Reference throughout this specification to “one embodiment”, “an embodiment”, or “a specific embodiment” or similar terminology means that a particular feature, structure, or characteristic described in connection with the embodiment is included in at least one embodiment and may not necessarily be present in all embodiments. Thus, respective appearances of the phrases “in one embodiment”, “in an embodiment”, or “in a specific embodiment” or similar terminology in various places throughout this specification are not necessarily referring to the same embodiment. Furthermore, the particular features, structures, or characteristics of any particular embodiment may be combined in any suitable manner with one or more other embodiments. It is to be understood that other variations and modifications of the embodiments described and illustrated herein are possible in light of the teachings herein and are to be considered as part of the spirit and scope of the invention.

In the description herein, numerous specific details are provided, such as examples of components and/or methods, to provide a thorough understanding of embodiments of the invention. One skilled in the relevant art will recognize, however, that an embodiment may be able to be practiced without one or more of the specific details, or with other apparatus, systems, assemblies, methods, components, materials, parts, and/or the like. In other instances, well-known structures, components, systems, materials, or operations are not specifically shown or described in detail to avoid obscuring aspects of embodiments of the invention. While the invention may be illustrated by using a particular embodiment, this is not and does not limit the invention to any particular embodiment and a person of ordinary skill in the art will recognize that additional embodiments are readily understandable and are a part of this invention.

It will also be appreciated that one or more of the elements depicted in the drawings/figures can also be implemented in a more separated or integrated manner, or even removed or rendered as inoperable in certain cases, as is useful in accordance with a particular application. Additionally, any signal arrows in the drawings/figures should be considered only as exemplary, and not limiting, unless otherwise specifically noted.

As used herein, the terms “comprises,” “comprising,” “includes,” “including,” “has,” “having,” or any other variation thereof, are intended to cover a non-exclusive inclusion. For example, a process, product, article, or apparatus that comprises a list of elements is not necessarily limited only to those elements but may include other elements not expressly listed or inherent to such process, product, article, or apparatus.

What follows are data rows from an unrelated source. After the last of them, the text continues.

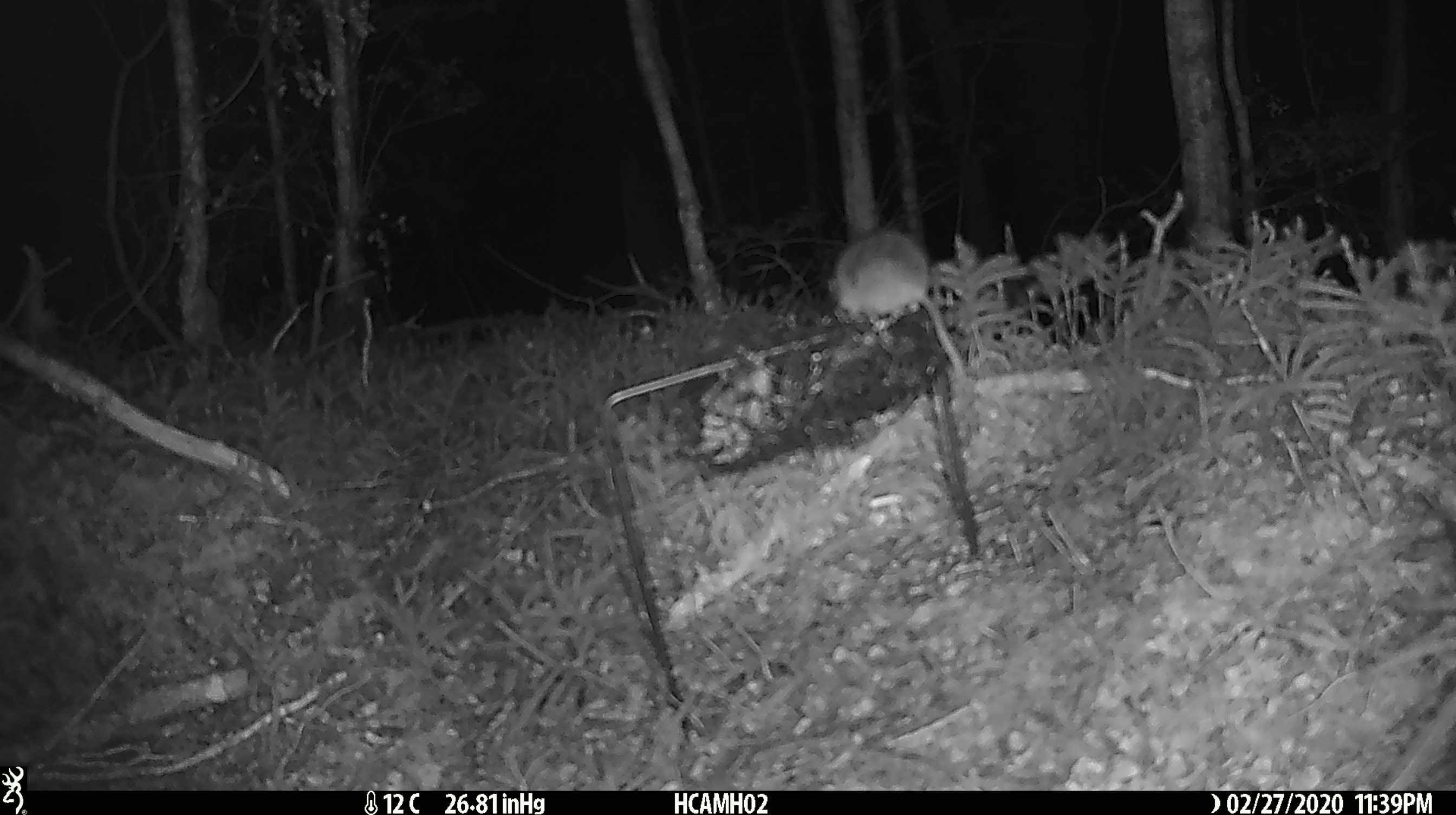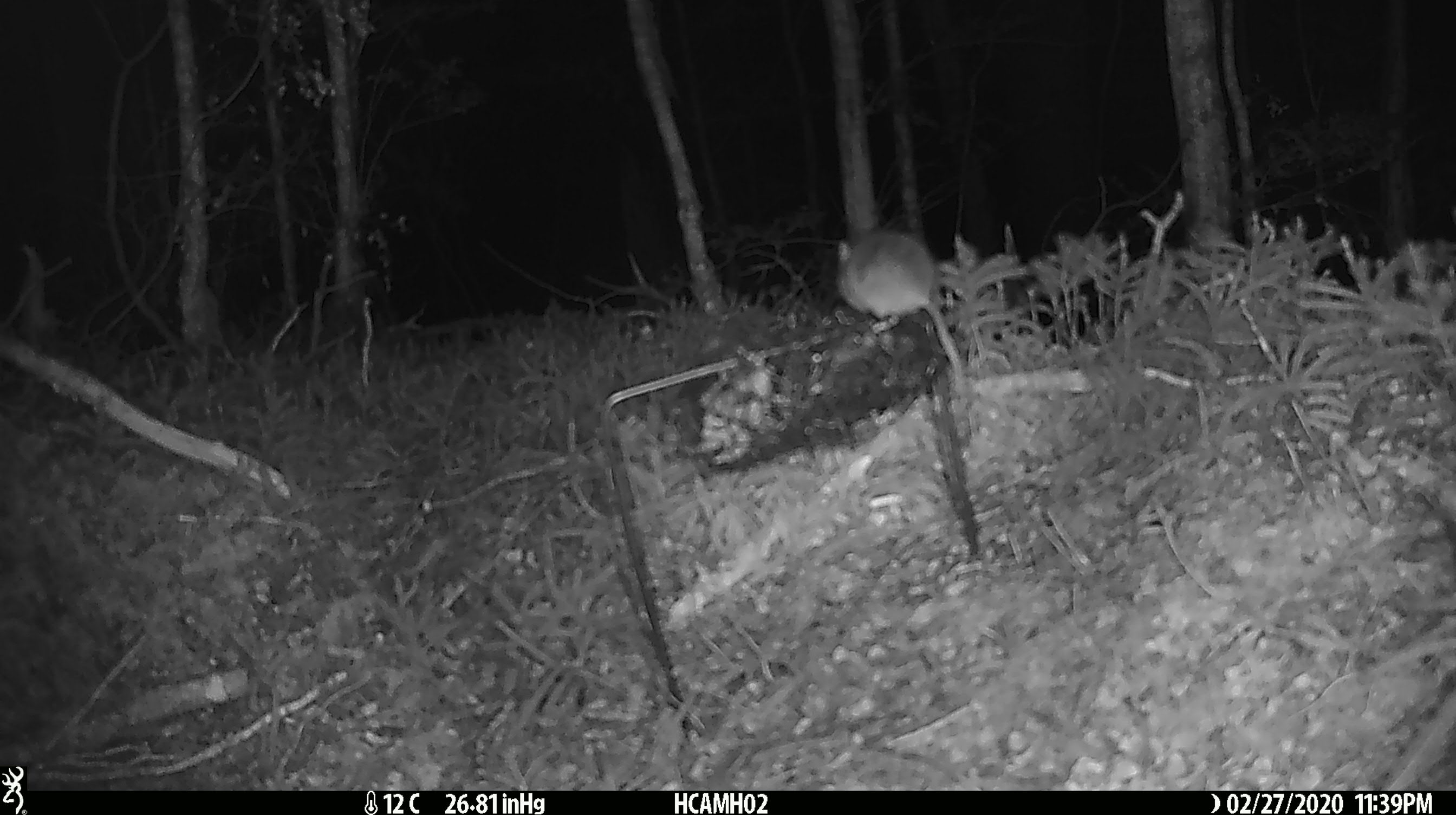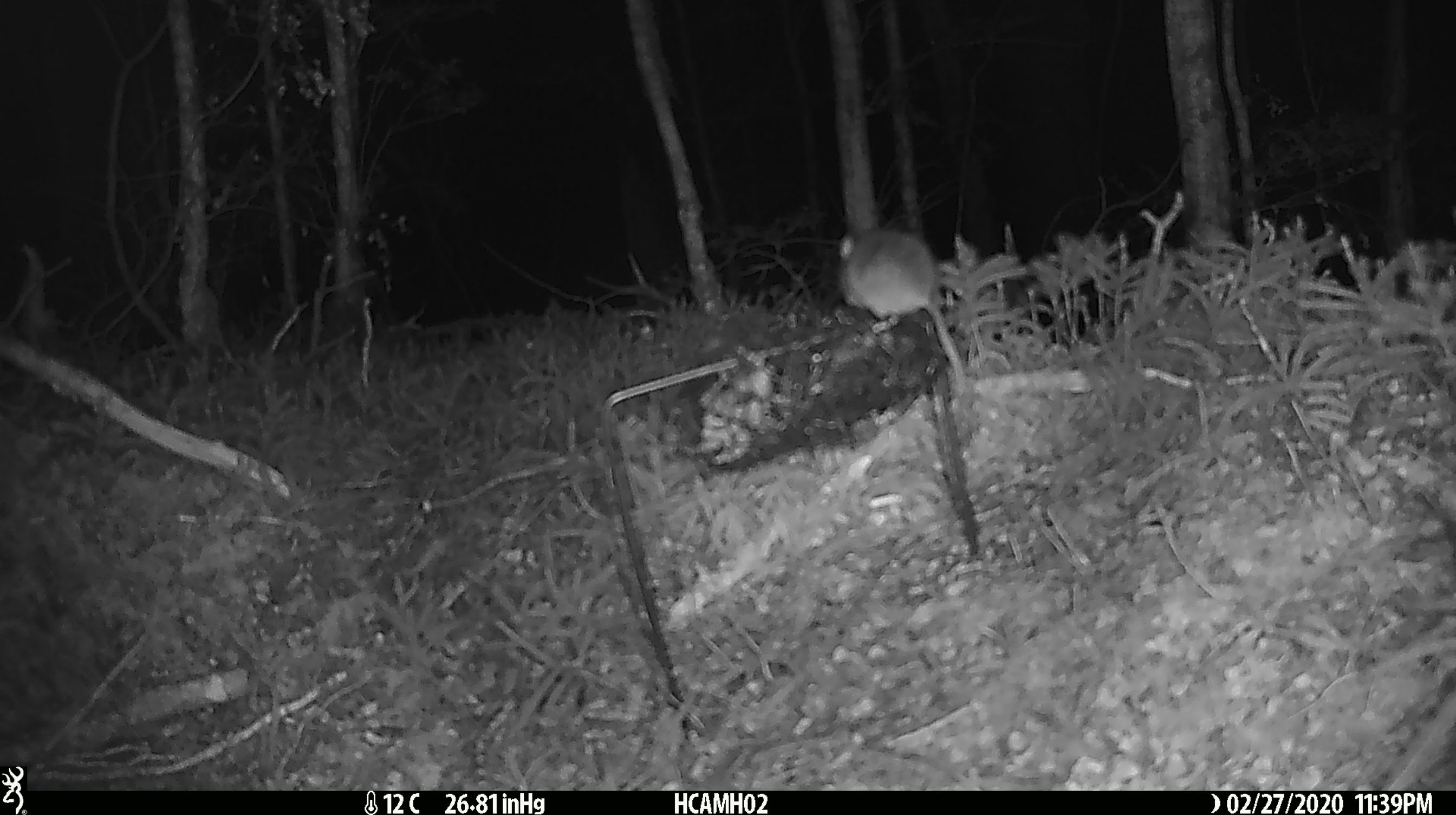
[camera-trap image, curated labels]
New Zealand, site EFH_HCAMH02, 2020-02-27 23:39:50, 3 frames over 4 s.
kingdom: Animalia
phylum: Chordata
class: Mammalia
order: Rodentia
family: Muridae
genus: Mus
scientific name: Mus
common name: mouse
Mouse (Mus).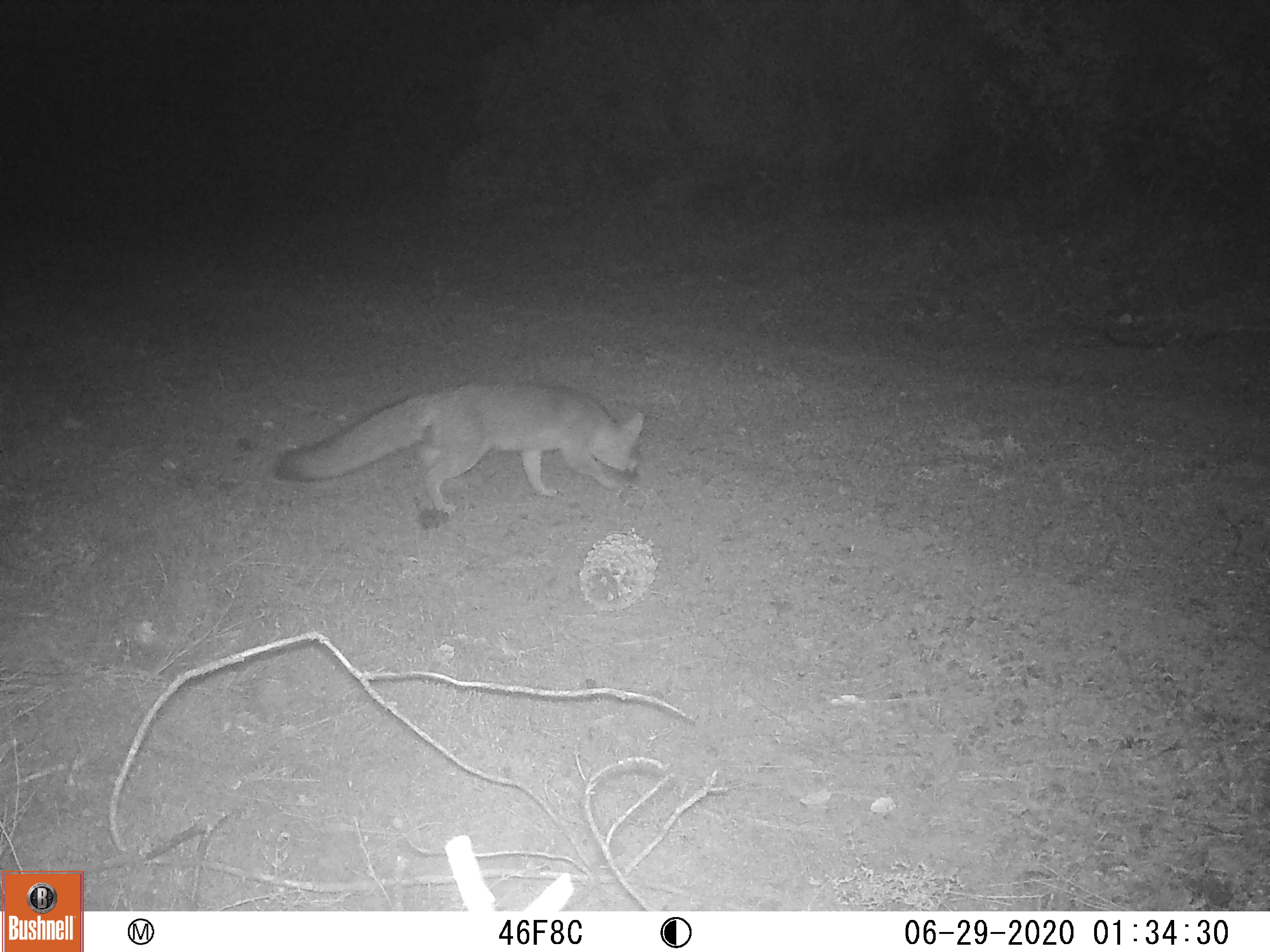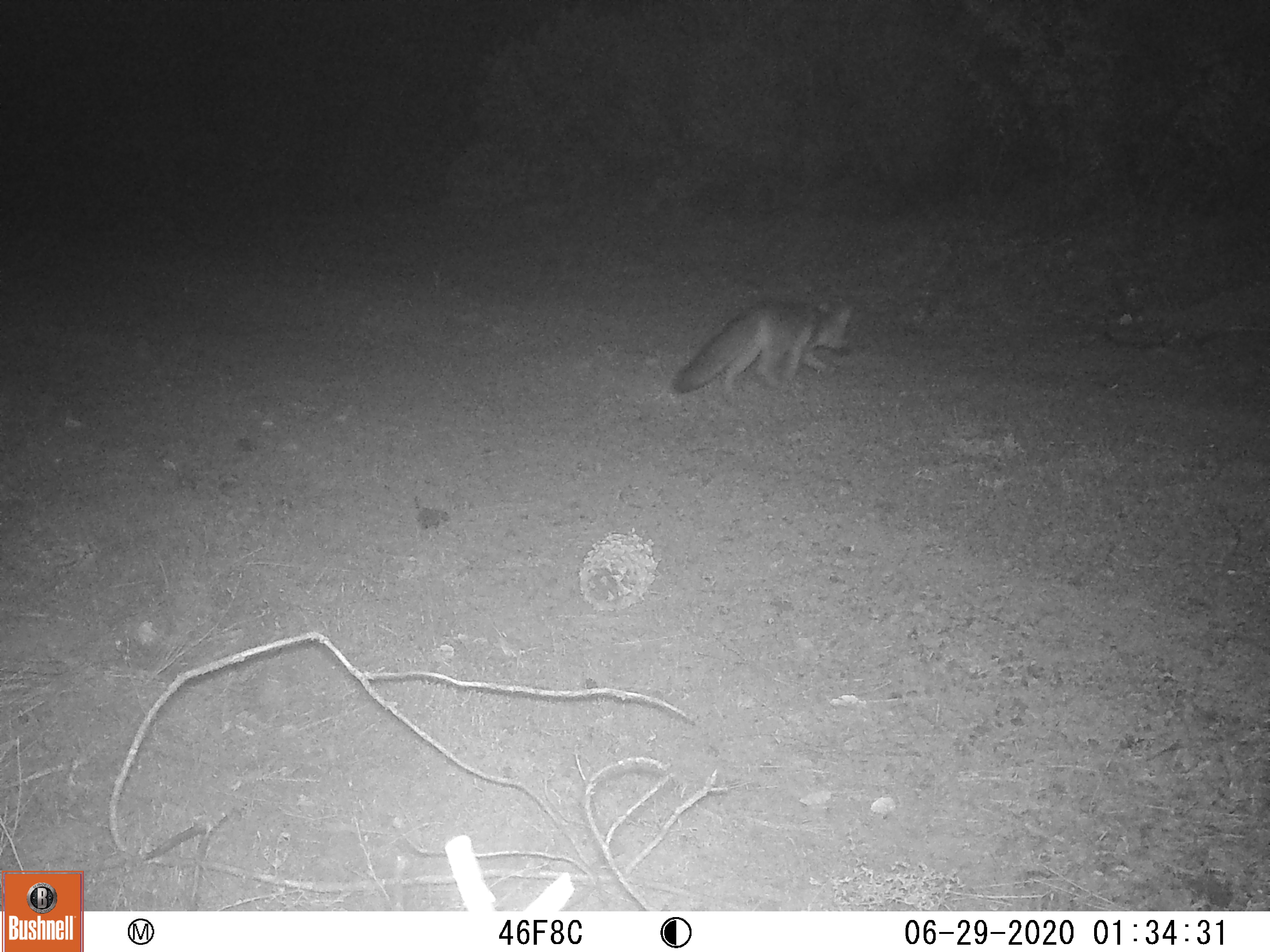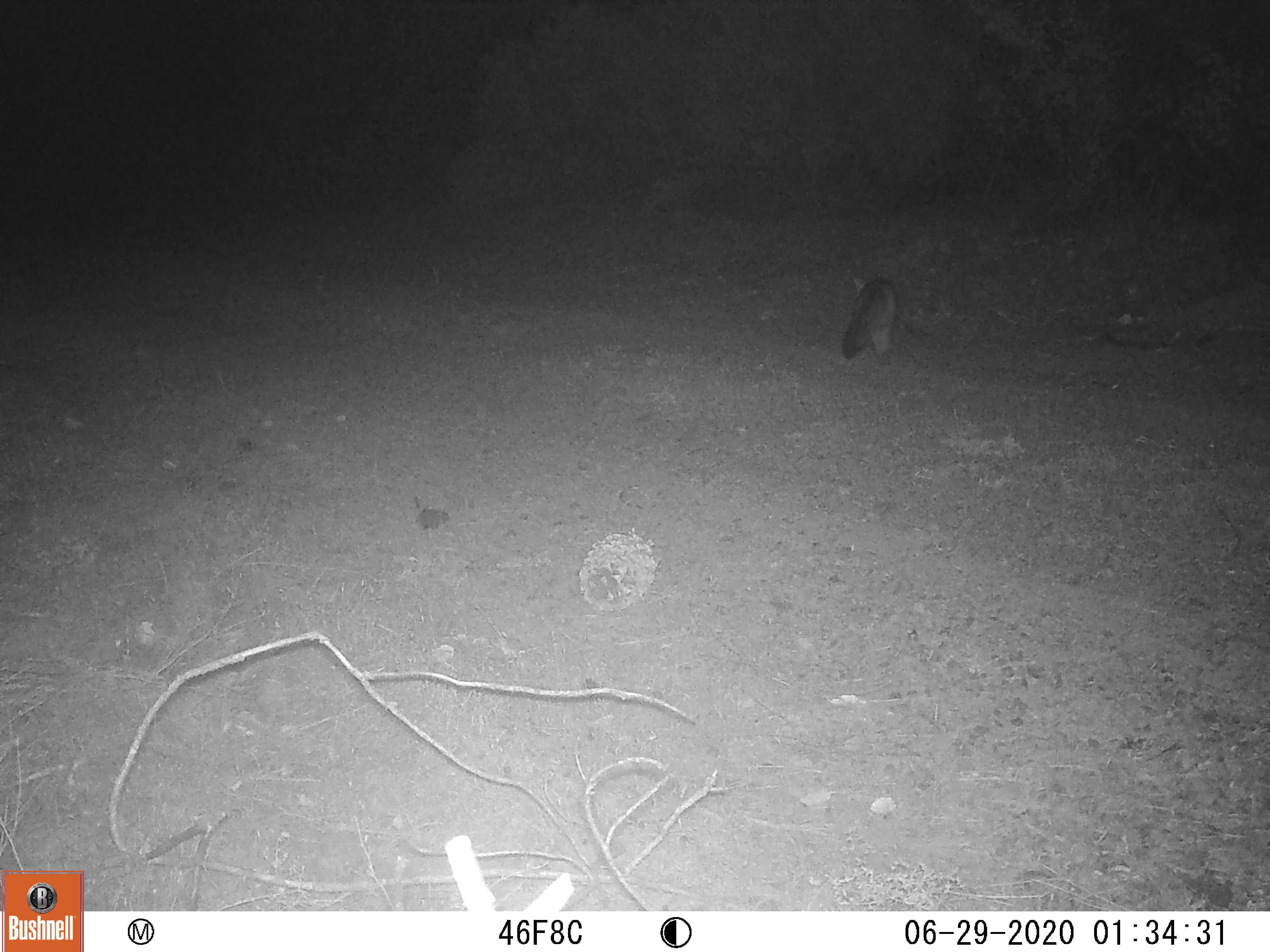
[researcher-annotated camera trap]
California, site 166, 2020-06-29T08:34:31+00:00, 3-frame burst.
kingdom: Animalia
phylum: Chordata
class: Mammalia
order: Carnivora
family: Canidae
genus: Urocyon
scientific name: Urocyon cinereoargenteus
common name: gray fox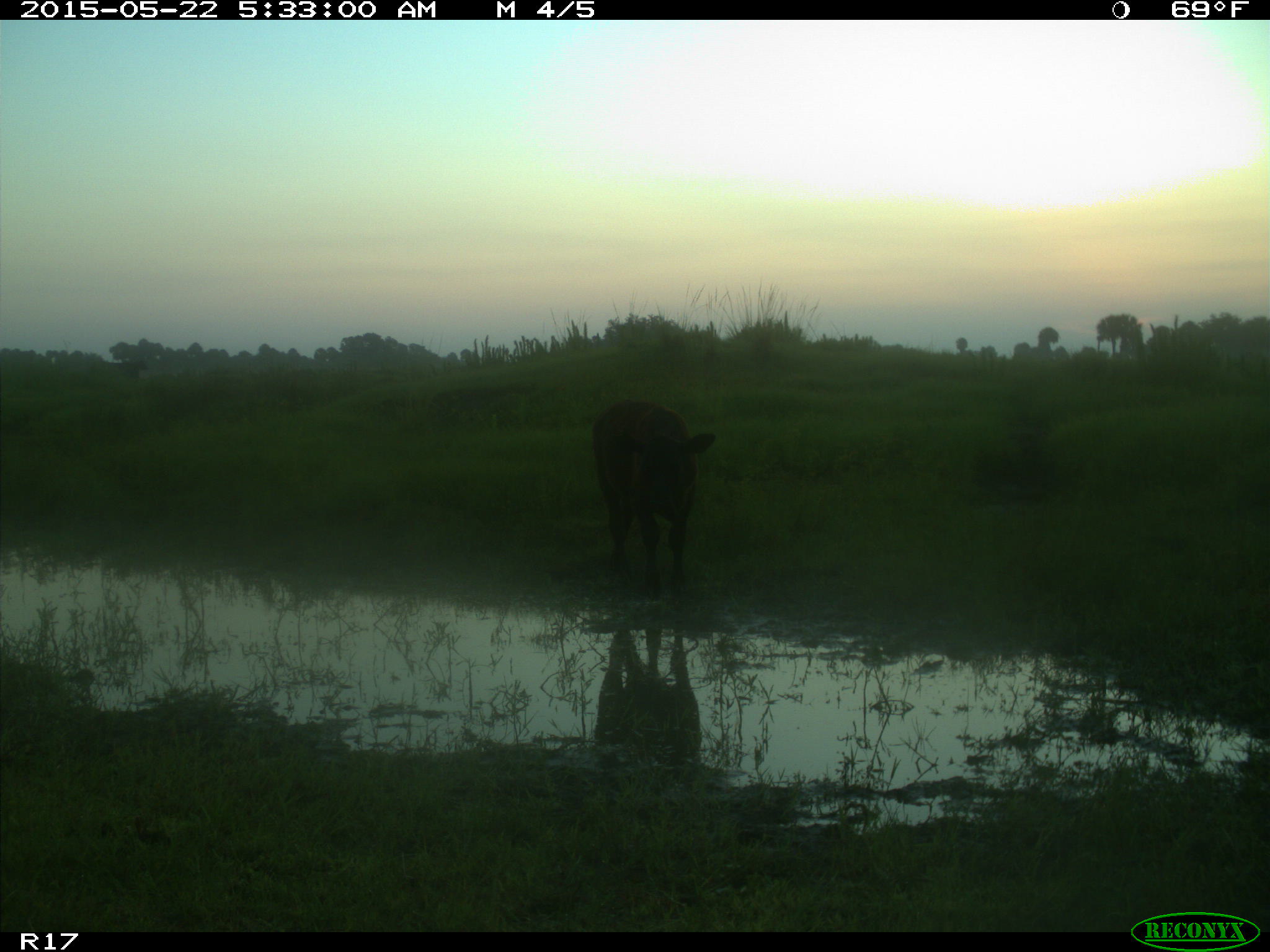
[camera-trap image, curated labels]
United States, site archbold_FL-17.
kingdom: Animalia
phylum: Chordata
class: Mammalia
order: Artiodactyla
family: Bovidae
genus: Bos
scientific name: Bos taurus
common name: domestic cow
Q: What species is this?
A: Bos taurus (domestic cow).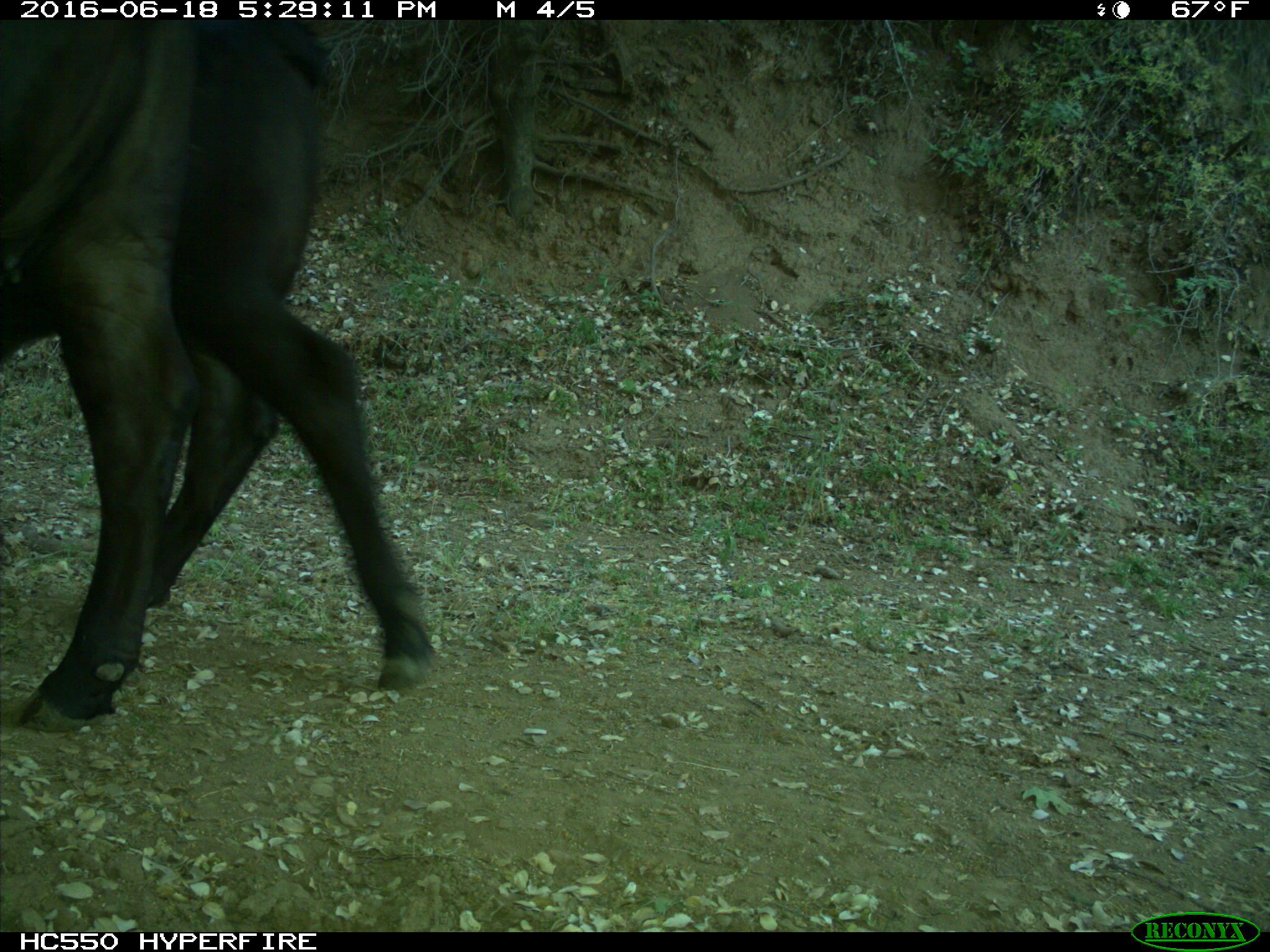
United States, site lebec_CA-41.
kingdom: Animalia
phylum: Chordata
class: Mammalia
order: Artiodactyla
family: Bovidae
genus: Bos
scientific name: Bos taurus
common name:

Furthermore, the term “or” as used herein is generally intended to mean “and/or” unless otherwise indicated. For example, a condition A or B is satisfied by any one of the following: A is true (or present) and B is false (or not present), A is false (or not present) and B is true (or present), and both A and B are true (or present). As used herein, a term preceded by “a” or “an” (and “the” when antecedent basis is “a” or “an”) includes both singular and plural of such term (i.e., that the reference “a” or “an” clearly indicates only the singular or only the plural). Also, as used in the description herein and throughout the claims that follow, the meaning of “in” includes “in” and “on” unless the context clearly dictates otherwise.